Across the DRIVE-AHEAD and DRIVE-FORWARD studies, 11 participants showed the emergence of doravirine-associated resistance substitutions. Though a similar number of participants in the DRIVE-AHEAD showed the emergence of efavirenz-associated resistance substitutions, no one in DRIVE-FORWARD showed the emergence of darunavir plus ritonavir-associated resistance substitutions.
"The doravarine triple was no more effective than the boosted protease inhibitor (PI), no better tolerated, and had two cases of treatment-emergent NNRTI resistance," Leerink analyst Geoffrey Porges wrote in a July note to Gilead investors.
"This means that doravarine based combinations are unlikely to be viable as two-drug regimens, and furthermore, are unlikely to compete with Biktarvy, Triumeq, Juluca and [dolutegravir/lamivudine] for the heart of the first line HIV treatment market."

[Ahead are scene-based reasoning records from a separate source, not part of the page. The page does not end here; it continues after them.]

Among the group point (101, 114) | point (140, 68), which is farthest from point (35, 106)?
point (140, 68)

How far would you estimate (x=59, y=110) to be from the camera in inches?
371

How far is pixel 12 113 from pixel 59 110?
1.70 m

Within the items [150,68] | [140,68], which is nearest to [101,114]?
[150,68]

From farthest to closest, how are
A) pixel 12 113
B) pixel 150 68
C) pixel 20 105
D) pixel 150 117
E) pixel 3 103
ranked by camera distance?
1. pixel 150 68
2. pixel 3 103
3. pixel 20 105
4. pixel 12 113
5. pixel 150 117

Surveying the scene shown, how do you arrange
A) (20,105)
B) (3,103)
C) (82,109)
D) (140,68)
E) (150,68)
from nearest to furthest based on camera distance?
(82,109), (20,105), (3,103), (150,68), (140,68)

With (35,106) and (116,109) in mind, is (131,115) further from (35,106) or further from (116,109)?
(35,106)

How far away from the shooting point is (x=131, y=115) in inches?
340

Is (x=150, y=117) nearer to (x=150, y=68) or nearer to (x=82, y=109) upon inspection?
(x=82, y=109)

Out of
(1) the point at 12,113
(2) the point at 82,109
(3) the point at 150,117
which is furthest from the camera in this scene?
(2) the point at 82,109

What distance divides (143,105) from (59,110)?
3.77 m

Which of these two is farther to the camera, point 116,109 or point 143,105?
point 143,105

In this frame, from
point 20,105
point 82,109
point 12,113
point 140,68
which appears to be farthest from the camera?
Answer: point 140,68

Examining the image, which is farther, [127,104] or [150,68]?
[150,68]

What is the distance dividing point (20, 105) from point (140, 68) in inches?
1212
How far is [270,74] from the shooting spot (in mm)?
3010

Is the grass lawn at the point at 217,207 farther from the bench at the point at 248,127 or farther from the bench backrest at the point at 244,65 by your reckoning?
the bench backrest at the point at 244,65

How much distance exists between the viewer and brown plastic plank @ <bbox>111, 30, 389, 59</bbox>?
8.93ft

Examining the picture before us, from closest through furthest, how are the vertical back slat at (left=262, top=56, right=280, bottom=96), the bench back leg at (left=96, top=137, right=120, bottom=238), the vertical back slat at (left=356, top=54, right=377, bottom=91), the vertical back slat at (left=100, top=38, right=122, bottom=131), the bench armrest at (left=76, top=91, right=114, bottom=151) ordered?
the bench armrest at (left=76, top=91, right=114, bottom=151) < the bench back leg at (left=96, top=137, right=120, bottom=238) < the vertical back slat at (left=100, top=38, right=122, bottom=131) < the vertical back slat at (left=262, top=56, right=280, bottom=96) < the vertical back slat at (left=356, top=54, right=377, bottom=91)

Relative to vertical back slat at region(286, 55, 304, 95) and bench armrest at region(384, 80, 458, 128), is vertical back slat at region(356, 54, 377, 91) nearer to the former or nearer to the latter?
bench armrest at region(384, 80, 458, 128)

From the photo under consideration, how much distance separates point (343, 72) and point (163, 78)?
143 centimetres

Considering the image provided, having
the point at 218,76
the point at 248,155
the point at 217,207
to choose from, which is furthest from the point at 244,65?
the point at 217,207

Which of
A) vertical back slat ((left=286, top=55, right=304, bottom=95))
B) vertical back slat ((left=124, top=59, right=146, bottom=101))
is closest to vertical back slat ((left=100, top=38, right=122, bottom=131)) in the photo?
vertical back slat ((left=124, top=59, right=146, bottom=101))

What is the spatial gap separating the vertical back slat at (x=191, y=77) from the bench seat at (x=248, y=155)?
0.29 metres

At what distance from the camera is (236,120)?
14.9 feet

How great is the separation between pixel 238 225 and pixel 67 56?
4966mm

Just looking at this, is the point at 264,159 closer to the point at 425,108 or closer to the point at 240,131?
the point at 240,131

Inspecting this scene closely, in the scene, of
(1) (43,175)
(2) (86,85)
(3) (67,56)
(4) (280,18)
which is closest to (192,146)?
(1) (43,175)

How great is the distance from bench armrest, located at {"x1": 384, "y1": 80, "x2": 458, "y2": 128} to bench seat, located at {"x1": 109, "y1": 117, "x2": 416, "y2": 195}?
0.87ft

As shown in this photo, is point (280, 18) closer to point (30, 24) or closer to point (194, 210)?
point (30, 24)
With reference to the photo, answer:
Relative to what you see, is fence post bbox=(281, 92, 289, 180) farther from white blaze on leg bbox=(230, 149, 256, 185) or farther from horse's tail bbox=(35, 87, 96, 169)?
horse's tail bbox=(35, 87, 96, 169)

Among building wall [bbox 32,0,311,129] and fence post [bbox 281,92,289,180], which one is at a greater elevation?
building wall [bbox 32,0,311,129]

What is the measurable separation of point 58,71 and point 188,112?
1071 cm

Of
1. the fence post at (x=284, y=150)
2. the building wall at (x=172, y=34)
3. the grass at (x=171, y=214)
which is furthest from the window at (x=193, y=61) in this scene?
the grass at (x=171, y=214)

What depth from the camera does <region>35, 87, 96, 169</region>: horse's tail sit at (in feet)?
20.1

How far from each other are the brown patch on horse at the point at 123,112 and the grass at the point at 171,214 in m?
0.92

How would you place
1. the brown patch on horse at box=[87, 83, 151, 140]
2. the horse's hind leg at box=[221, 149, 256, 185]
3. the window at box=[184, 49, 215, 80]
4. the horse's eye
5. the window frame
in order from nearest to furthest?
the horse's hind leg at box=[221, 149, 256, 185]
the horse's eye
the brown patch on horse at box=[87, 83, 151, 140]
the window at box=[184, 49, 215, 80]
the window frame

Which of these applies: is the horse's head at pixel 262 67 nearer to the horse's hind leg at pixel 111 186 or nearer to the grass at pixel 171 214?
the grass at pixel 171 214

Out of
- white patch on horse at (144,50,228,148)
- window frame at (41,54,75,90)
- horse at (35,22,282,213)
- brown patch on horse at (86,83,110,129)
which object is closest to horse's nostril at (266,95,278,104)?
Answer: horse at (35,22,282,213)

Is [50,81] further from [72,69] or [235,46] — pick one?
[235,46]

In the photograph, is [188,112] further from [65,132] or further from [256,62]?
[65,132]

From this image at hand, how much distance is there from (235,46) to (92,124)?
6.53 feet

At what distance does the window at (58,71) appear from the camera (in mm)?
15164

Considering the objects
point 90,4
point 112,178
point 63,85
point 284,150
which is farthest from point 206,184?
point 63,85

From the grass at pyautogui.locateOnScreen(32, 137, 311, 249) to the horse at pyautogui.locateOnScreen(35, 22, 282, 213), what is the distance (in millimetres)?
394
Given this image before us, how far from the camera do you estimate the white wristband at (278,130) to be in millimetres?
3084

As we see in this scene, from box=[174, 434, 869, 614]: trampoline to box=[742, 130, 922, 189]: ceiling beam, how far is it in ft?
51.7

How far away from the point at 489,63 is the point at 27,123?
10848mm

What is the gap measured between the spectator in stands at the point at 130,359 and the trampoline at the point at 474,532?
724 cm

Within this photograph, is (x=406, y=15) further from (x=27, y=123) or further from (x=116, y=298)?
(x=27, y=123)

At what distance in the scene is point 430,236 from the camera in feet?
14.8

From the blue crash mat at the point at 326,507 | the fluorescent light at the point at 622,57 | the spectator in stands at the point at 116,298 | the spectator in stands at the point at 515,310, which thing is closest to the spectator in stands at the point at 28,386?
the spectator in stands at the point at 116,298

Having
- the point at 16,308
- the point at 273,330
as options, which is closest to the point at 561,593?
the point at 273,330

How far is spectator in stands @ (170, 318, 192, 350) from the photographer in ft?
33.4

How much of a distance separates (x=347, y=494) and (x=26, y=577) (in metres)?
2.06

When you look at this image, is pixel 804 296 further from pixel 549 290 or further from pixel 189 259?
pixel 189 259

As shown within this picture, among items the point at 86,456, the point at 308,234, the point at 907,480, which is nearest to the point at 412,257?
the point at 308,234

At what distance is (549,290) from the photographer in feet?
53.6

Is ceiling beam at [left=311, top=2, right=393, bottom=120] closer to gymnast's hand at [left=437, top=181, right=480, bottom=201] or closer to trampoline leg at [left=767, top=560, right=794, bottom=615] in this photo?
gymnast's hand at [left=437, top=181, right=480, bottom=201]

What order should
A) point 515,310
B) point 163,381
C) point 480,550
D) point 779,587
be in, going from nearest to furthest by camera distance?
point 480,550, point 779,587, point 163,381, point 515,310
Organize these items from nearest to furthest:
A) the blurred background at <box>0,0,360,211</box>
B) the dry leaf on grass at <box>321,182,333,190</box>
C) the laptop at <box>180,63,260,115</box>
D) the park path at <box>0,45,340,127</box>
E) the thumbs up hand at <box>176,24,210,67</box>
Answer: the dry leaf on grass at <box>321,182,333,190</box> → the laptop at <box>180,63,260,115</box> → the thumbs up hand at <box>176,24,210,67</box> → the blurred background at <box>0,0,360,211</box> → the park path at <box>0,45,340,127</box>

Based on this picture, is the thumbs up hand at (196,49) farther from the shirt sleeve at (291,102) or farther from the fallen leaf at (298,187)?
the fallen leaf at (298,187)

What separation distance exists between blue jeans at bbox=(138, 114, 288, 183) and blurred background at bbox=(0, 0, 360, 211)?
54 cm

Merck noted investigators haven't seen any significant cross-resistance between doravirine-resistant HIV-1 variants and lamivudine, emtricitabine or tenofovir — or between 3TC or tenofovir-resistant variants and doravirine.
While Delstrigo and Pifeltro may not be blockbuster hopefuls, Merck executives said the drugs still hold long-term value for the company's HIV business. Adam Schechter, president of global human health, argues that as a non-nucleoside reverse transcriptase inhibitor (NNRTI), doravarine adds diversity to Merck's portfolio and sets a strong tone for its other NNRTI asset, called MK-8591.
"It's important to have options outside the integrase inhibitor class," Schechter said on Merck's second quarter earnings call, adding that "NNRTI-based regimens are one of the most commonly used treatment regimens in early-line patient populations, and if you look doravarine's profile, it does improve on some of the limitations with the NNRTI class."
"But I look at it more as a bridge," he said. "It's a way to continue to build on our legacy in HIV, a bridge to ... MK-8591 ... So I would look at it as a near-term way for us to continue to be relevant in the market, but a real growth opportunity as we bridge into the future with our pipeline."